>> start Entries provided

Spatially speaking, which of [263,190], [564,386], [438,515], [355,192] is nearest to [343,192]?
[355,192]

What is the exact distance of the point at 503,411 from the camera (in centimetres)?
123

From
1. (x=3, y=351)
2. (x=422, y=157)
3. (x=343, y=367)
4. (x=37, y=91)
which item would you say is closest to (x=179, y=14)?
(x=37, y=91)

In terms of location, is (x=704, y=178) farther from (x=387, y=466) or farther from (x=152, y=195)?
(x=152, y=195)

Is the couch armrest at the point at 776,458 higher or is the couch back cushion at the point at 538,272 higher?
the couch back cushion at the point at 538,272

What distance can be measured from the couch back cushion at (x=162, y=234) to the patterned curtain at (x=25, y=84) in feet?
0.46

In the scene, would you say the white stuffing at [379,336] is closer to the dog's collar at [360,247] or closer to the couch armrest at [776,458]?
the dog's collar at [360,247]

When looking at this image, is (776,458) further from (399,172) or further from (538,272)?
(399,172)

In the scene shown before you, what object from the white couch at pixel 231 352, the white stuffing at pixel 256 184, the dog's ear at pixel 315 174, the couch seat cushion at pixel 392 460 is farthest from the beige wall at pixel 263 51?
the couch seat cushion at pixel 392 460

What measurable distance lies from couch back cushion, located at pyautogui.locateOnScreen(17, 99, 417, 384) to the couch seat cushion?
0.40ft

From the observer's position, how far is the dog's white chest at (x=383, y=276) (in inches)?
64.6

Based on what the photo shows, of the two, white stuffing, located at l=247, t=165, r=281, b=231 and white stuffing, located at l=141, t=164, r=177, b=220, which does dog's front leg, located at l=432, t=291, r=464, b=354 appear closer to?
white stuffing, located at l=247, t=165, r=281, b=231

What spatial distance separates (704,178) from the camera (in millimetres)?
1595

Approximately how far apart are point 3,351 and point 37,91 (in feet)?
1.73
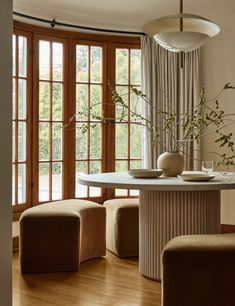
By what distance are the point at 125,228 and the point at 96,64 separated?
6.70ft

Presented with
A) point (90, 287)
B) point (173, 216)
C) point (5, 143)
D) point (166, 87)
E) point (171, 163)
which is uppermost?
point (166, 87)

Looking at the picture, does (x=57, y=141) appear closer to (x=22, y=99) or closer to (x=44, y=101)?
(x=44, y=101)

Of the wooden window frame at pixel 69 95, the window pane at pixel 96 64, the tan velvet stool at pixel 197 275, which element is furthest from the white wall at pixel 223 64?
the tan velvet stool at pixel 197 275

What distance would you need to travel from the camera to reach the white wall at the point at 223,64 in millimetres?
5305

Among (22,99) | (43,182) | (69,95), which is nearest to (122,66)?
(69,95)

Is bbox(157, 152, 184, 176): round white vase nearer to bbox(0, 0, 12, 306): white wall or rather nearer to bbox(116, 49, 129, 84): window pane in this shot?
bbox(116, 49, 129, 84): window pane

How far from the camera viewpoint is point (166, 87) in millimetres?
5410

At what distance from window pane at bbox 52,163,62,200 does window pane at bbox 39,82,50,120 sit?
0.54m

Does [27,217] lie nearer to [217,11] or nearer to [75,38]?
[75,38]

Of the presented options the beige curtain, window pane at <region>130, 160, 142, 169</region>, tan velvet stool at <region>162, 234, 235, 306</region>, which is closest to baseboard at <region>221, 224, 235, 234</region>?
the beige curtain

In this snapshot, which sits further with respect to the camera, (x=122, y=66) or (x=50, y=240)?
(x=122, y=66)

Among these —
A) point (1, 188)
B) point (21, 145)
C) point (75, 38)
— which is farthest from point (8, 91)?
point (75, 38)

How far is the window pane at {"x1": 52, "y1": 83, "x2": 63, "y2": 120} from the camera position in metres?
5.14

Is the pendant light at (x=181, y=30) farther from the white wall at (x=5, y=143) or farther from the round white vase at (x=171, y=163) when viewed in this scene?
the white wall at (x=5, y=143)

>> end Entries provided

Problem to work on: Exclude the images, then output the data above word for word.

Expected output:
Spatially speaking, which of [263,190], [564,386], [438,515], [355,192] is nearest to [343,192]?
[355,192]

What is the exact distance of the point at 503,411 from the camera (in centimetres)?
123

From
1. (x=3, y=351)
2. (x=422, y=157)
3. (x=343, y=367)
4. (x=37, y=91)
which item would you say is closest to (x=179, y=14)?
(x=37, y=91)

In terms of location, is (x=704, y=178) farther from (x=387, y=466) or farther from (x=152, y=195)?
(x=152, y=195)

Is the couch armrest at the point at 776,458 higher or is the couch back cushion at the point at 538,272 higher?
the couch back cushion at the point at 538,272

What distance can be measured from the couch back cushion at (x=162, y=234) to the patterned curtain at (x=25, y=84) in feet?
0.46

In the scene, would you say the white stuffing at [379,336] is closer to the dog's collar at [360,247] or closer to the couch armrest at [776,458]?
the dog's collar at [360,247]

When looking at this image, is (776,458) further from (399,172) or further from (538,272)?
(399,172)

In the scene shown before you, what object from the white couch at pixel 231 352, the white stuffing at pixel 256 184, the dog's ear at pixel 315 174, the couch seat cushion at pixel 392 460 is farthest from the beige wall at pixel 263 51?
the couch seat cushion at pixel 392 460

What measurable distance lies from couch back cushion, located at pyautogui.locateOnScreen(17, 99, 417, 384) to the couch seat cushion?
0.40ft

From the observer's position, how far is the dog's white chest at (x=383, y=276) (in inches)?
64.6

Based on what the photo shows, of the two, white stuffing, located at l=247, t=165, r=281, b=231 and white stuffing, located at l=141, t=164, r=177, b=220, which does dog's front leg, located at l=432, t=291, r=464, b=354 appear closer to?
white stuffing, located at l=247, t=165, r=281, b=231

What spatial distance separates (704,178) from the camera (in millimetres)?
1595

Approximately how far apart are point 3,351 and point 37,91 (in feet)?
1.73
By what distance are the point at 125,228 and the point at 96,64 separated?
6.70ft

Presented with
A) point (90, 287)
B) point (173, 216)
C) point (5, 143)
D) point (166, 87)
E) point (171, 163)
which is uppermost?
point (166, 87)

Looking at the picture, does (x=57, y=141) appear closer to (x=22, y=99) or closer to (x=44, y=101)?
(x=44, y=101)

Of the wooden window frame at pixel 69 95, the window pane at pixel 96 64, the tan velvet stool at pixel 197 275, which element is furthest from the white wall at pixel 223 64?
the tan velvet stool at pixel 197 275

What distance would you need to travel from the camera to reach the white wall at the point at 223,64 in millimetres?
5305

Among (22,99) | (43,182) | (69,95), which is nearest to (122,66)?
(69,95)

Is bbox(157, 152, 184, 176): round white vase nearer to bbox(0, 0, 12, 306): white wall or rather nearer to bbox(116, 49, 129, 84): window pane in this shot?
bbox(116, 49, 129, 84): window pane

How far from the camera viewpoint is point (166, 87) in millimetres?
5410

At what distance from window pane at bbox 52,163,62,200 does window pane at bbox 39,82,50,120 sit?
0.54m

Does [27,217] lie nearer to [217,11] or nearer to [75,38]?
[75,38]

Of the presented options the beige curtain, window pane at <region>130, 160, 142, 169</region>, tan velvet stool at <region>162, 234, 235, 306</region>, which is closest to baseboard at <region>221, 224, 235, 234</region>?
the beige curtain

In this snapshot, which sits further with respect to the camera, (x=122, y=66) or (x=50, y=240)?
(x=122, y=66)

Among these —
A) point (1, 188)
B) point (21, 145)
C) point (75, 38)
— which is farthest from point (8, 91)?
point (75, 38)

How far is the window pane at {"x1": 52, "y1": 83, "x2": 63, "y2": 120} from the camera position in metres?
5.14

Is the pendant light at (x=181, y=30) farther from the white wall at (x=5, y=143) or farther from the round white vase at (x=171, y=163) when viewed in this scene?
the white wall at (x=5, y=143)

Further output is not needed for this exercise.